Requirements:
Convert the stretch from the line containing "From the scene displayed, at" through the end of the items into a JSON list of strings, one string per line, omitting blank lines.

## BEGIN Material provided

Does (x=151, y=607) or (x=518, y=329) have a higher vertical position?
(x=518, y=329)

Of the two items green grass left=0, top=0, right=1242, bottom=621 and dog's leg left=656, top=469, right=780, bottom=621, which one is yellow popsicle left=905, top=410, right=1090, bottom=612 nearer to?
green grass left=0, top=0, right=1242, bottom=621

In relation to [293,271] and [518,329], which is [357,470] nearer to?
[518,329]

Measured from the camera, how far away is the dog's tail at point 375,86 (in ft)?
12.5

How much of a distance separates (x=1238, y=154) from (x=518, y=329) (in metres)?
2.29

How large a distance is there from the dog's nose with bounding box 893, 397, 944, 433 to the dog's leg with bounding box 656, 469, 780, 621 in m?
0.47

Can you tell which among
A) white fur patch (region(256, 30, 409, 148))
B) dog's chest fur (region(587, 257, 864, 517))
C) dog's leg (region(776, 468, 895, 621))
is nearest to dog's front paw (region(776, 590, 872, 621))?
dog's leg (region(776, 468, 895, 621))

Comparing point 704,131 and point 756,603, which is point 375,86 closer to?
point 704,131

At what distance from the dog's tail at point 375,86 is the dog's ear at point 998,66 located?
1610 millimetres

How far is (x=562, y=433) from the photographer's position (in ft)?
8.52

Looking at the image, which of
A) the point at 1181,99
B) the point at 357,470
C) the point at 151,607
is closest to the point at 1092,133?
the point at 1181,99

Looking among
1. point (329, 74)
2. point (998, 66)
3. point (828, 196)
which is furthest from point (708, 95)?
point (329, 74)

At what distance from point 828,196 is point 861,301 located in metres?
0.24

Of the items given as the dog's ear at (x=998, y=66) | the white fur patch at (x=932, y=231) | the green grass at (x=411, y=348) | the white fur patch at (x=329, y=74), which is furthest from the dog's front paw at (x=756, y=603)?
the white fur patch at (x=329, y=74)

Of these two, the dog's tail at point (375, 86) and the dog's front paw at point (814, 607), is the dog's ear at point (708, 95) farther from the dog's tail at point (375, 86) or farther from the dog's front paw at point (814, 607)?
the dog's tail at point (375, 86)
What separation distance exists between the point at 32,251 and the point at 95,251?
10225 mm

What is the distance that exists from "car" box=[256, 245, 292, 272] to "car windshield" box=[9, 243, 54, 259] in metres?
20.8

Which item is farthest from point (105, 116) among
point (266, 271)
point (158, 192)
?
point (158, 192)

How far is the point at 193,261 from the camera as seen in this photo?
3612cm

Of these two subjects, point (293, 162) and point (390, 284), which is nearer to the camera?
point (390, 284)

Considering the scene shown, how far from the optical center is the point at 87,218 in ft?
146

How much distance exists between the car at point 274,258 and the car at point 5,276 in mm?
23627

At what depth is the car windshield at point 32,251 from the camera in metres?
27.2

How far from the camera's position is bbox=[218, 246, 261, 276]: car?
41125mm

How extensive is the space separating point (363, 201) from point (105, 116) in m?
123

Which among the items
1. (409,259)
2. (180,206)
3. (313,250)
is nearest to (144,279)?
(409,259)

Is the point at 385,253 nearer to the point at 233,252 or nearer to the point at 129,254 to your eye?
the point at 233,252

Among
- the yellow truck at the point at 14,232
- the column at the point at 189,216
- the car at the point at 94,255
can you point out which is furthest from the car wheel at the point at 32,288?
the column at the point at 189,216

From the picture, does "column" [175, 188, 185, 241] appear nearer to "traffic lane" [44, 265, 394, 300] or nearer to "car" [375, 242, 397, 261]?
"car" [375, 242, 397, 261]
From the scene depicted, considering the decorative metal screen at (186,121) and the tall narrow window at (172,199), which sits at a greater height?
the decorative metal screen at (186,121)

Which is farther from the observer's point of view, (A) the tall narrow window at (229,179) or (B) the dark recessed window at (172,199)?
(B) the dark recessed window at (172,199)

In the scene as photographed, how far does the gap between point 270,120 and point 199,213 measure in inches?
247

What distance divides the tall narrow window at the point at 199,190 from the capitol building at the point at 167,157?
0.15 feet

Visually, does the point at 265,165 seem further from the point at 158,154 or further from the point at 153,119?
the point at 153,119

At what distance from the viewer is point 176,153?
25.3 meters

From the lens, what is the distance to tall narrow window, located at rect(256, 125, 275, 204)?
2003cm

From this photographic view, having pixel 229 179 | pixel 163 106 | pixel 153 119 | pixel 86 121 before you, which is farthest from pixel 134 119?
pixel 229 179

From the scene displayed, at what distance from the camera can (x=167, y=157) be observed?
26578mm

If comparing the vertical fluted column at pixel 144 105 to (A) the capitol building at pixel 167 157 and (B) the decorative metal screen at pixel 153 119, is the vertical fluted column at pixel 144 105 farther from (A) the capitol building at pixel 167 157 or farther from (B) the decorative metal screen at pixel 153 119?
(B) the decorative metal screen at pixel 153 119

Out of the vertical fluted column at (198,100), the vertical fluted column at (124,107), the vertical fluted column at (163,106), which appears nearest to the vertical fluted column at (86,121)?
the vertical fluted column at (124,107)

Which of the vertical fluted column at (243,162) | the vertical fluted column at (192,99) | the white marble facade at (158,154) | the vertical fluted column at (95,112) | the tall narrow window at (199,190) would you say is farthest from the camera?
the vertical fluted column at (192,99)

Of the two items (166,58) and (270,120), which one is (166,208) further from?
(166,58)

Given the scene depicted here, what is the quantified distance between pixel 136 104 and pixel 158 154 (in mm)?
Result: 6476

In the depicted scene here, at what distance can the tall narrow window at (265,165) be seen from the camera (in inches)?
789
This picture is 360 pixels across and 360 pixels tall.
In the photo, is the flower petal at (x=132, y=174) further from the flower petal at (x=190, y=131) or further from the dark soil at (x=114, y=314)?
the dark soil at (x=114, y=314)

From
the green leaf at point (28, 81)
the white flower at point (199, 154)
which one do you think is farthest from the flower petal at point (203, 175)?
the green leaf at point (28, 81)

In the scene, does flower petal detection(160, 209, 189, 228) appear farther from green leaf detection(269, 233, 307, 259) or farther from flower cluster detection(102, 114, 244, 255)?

## END Material provided

The output:
[
  "From the scene displayed, at what distance from the camera can (x=167, y=157) be observed?",
  "26578mm",
  "If comparing the vertical fluted column at pixel 144 105 to (A) the capitol building at pixel 167 157 and (B) the decorative metal screen at pixel 153 119, is the vertical fluted column at pixel 144 105 farther from (A) the capitol building at pixel 167 157 or farther from (B) the decorative metal screen at pixel 153 119?",
  "(B) the decorative metal screen at pixel 153 119",
  "Out of the vertical fluted column at (198,100), the vertical fluted column at (124,107), the vertical fluted column at (163,106), which appears nearest to the vertical fluted column at (86,121)?",
  "the vertical fluted column at (124,107)",
  "Which of the vertical fluted column at (243,162) | the vertical fluted column at (192,99) | the white marble facade at (158,154) | the vertical fluted column at (95,112) | the tall narrow window at (199,190) would you say is farthest from the camera?",
  "the vertical fluted column at (192,99)",
  "Of the two items (166,58) and (270,120), which one is (166,208) further from?",
  "(166,58)",
  "Given the scene depicted here, what is the quantified distance between pixel 136 104 and pixel 158 154 (in mm)?",
  "Result: 6476",
  "In the depicted scene here, at what distance can the tall narrow window at (265,165) be seen from the camera (in inches)?",
  "789",
  "This picture is 360 pixels across and 360 pixels tall.",
  "In the photo, is the flower petal at (x=132, y=174) further from the flower petal at (x=190, y=131) or further from the dark soil at (x=114, y=314)?",
  "the dark soil at (x=114, y=314)",
  "From",
  "the green leaf at point (28, 81)",
  "the white flower at point (199, 154)",
  "which one do you think is farthest from the flower petal at point (203, 175)?",
  "the green leaf at point (28, 81)",
  "In the scene, does flower petal detection(160, 209, 189, 228) appear farther from green leaf detection(269, 233, 307, 259) or farther from flower cluster detection(102, 114, 244, 255)?"
]